#### EXERCISE:
Transcribe all of the data below word for word, leaving out the pictures.

______

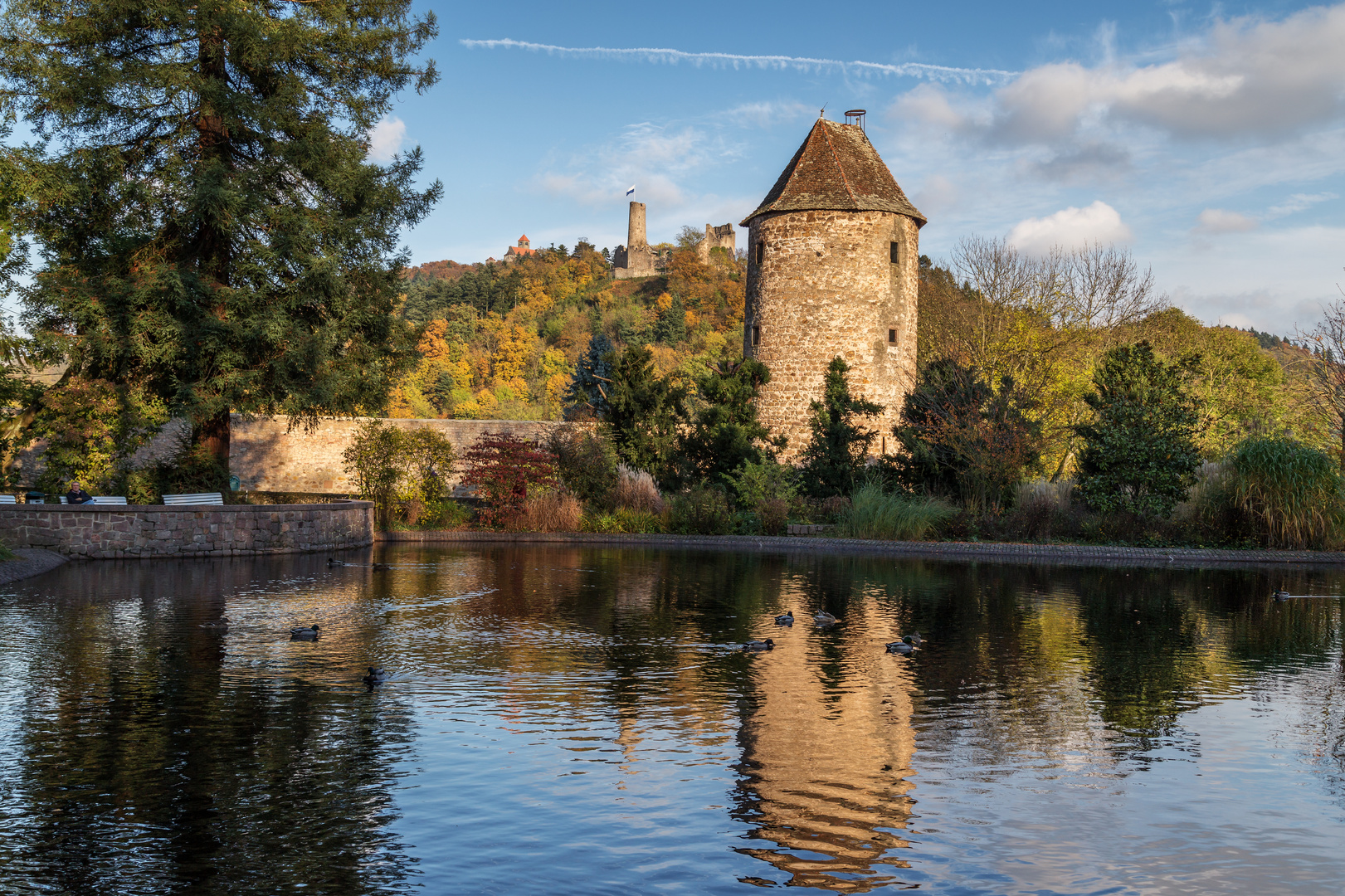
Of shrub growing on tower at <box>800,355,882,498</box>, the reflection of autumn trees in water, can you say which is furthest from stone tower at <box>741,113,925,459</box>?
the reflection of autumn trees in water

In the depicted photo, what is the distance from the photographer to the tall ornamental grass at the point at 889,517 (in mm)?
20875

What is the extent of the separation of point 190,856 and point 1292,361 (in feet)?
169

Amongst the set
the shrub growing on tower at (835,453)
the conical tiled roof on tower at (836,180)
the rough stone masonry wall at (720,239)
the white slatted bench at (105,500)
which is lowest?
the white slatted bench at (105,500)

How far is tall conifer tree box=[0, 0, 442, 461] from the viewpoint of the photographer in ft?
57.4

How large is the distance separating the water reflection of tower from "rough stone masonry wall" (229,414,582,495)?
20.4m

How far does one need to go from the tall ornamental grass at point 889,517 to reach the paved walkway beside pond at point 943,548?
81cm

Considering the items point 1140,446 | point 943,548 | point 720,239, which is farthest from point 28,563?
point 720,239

______

#### EXERCISE SOLUTION:
Of shrub growing on tower at <box>800,355,882,498</box>, the reflection of autumn trees in water, can you say which is furthest from stone tower at <box>741,113,925,459</box>?
the reflection of autumn trees in water

In the depicted photo, what is the distance from the photographer to the tall ornamental grass at the point at 889,517 (in mm)?
20875

What is the extent of the separation of point 190,856 and point 1292,361 (in feet)?
169

Amongst the set
the shrub growing on tower at (835,453)
the conical tiled roof on tower at (836,180)
the rough stone masonry wall at (720,239)
the white slatted bench at (105,500)
which is lowest?
the white slatted bench at (105,500)

How far is tall conifer tree box=[0, 0, 442, 461] from the viewpoint of the photographer in ft?
57.4

How large is the distance separating the water reflection of tower from "rough stone masonry wall" (229,414,582,495)?
20.4m

How far does one need to go from the tall ornamental grass at point 889,517 to reach the paved walkway beside pond at point 943,548?
81cm

Considering the items point 1140,446 | point 943,548 | point 720,239, which is farthest from point 28,563?
point 720,239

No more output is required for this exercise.